## Saved entries
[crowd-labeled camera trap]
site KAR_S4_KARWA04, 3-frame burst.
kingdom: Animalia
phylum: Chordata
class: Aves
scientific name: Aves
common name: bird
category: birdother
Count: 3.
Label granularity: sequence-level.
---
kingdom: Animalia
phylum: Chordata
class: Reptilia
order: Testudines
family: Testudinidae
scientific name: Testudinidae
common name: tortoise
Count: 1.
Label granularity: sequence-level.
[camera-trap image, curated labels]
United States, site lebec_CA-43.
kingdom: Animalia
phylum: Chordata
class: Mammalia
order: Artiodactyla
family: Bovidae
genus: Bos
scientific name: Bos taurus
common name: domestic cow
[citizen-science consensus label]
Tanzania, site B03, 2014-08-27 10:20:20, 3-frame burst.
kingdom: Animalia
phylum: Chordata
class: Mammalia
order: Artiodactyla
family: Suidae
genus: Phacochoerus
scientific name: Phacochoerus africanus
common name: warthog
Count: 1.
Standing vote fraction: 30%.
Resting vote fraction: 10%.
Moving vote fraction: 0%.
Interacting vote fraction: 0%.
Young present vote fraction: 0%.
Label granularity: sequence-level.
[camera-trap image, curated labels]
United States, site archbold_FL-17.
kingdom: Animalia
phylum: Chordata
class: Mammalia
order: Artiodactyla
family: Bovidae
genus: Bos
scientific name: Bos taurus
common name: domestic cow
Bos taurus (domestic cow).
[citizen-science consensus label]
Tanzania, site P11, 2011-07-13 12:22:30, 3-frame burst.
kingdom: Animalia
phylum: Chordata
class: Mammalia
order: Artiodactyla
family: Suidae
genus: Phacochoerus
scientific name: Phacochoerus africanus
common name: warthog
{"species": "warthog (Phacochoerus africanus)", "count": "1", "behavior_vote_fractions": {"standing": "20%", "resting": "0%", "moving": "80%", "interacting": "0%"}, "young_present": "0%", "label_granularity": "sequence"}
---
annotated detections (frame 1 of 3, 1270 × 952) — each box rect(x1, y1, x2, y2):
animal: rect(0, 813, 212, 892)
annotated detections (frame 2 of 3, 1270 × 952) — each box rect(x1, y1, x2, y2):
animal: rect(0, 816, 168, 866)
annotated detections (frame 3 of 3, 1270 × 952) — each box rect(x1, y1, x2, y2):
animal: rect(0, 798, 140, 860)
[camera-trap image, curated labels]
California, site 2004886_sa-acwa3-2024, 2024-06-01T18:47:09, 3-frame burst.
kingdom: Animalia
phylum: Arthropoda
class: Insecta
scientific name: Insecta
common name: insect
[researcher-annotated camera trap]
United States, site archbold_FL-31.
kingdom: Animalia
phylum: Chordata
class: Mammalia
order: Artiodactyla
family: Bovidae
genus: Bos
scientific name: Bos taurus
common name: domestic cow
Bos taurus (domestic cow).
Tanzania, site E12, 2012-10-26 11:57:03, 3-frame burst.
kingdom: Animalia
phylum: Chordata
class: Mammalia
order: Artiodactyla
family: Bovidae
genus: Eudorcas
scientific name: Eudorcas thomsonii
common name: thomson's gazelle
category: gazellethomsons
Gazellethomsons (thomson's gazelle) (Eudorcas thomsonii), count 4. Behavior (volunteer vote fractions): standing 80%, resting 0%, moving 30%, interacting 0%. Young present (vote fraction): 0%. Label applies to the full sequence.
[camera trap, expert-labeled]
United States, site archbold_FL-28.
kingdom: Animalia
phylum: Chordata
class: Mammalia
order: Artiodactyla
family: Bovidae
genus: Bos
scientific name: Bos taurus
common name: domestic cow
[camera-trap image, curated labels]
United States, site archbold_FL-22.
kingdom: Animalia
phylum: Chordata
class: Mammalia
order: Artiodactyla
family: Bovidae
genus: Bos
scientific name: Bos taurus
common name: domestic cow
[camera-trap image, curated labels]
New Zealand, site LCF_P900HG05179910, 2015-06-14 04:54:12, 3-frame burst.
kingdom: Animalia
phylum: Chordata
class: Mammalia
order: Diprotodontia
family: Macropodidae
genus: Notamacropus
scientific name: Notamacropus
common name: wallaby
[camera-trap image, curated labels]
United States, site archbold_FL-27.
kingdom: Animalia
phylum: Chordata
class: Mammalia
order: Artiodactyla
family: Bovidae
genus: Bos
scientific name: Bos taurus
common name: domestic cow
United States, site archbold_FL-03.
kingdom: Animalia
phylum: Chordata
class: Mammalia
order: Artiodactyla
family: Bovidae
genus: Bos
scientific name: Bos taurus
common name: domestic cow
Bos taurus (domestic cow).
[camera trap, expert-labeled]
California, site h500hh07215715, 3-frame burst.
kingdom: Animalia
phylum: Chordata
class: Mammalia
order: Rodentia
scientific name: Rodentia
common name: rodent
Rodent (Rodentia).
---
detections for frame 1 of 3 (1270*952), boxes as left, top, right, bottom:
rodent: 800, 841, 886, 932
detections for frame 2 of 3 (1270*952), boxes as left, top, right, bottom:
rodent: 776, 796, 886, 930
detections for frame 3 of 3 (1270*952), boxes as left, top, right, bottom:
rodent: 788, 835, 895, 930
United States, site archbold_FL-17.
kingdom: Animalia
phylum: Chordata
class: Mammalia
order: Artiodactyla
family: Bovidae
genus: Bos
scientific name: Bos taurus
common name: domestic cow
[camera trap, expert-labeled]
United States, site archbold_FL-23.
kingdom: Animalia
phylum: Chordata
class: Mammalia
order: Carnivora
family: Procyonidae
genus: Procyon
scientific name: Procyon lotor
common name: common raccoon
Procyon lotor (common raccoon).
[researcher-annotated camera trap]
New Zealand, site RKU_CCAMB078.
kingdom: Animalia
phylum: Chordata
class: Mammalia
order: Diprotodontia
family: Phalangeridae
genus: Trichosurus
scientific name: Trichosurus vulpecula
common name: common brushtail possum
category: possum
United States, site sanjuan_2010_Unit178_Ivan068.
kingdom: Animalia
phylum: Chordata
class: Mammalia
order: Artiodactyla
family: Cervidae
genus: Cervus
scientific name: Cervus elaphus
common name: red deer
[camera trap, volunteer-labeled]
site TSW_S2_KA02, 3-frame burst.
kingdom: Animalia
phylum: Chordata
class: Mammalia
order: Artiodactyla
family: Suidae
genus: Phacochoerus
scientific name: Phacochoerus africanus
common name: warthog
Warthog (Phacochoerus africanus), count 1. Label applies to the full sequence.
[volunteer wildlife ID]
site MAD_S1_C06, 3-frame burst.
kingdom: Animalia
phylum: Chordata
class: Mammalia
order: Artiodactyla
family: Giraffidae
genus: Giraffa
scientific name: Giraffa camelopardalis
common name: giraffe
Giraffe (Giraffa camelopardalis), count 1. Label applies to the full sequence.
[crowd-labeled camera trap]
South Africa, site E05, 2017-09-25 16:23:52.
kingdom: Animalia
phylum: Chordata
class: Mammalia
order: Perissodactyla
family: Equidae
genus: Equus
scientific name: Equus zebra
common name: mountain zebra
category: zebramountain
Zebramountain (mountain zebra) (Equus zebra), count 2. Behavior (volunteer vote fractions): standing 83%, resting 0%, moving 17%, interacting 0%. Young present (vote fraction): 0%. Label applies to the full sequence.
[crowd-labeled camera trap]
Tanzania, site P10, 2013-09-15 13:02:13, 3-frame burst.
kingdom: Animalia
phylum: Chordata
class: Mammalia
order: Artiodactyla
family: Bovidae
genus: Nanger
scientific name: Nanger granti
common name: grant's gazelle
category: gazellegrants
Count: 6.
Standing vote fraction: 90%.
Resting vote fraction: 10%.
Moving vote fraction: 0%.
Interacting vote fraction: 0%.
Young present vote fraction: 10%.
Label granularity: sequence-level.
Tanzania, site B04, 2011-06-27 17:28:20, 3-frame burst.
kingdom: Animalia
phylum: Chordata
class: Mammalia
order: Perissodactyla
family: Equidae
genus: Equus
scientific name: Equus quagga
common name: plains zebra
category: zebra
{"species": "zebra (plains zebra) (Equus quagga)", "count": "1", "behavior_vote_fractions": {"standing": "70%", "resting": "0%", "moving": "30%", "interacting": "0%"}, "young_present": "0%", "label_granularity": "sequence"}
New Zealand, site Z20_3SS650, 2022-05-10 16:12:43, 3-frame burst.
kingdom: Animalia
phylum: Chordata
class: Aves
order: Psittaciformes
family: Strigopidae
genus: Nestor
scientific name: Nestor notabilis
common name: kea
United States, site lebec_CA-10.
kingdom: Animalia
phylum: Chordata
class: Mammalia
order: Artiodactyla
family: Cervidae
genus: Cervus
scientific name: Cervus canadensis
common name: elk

## WORK REQUEST
Which lines in the records above contain the string "Zealand"? Copy each one.

## WORKED SOLUTION
New Zealand, site LCF_P900HG05179910, 2015-06-14 04:54:12, 3-frame burst.
New Zealand, site RKU_CCAMB078.
New Zealand, site Z20_3SS650, 2022-05-10 16:12:43, 3-frame burst.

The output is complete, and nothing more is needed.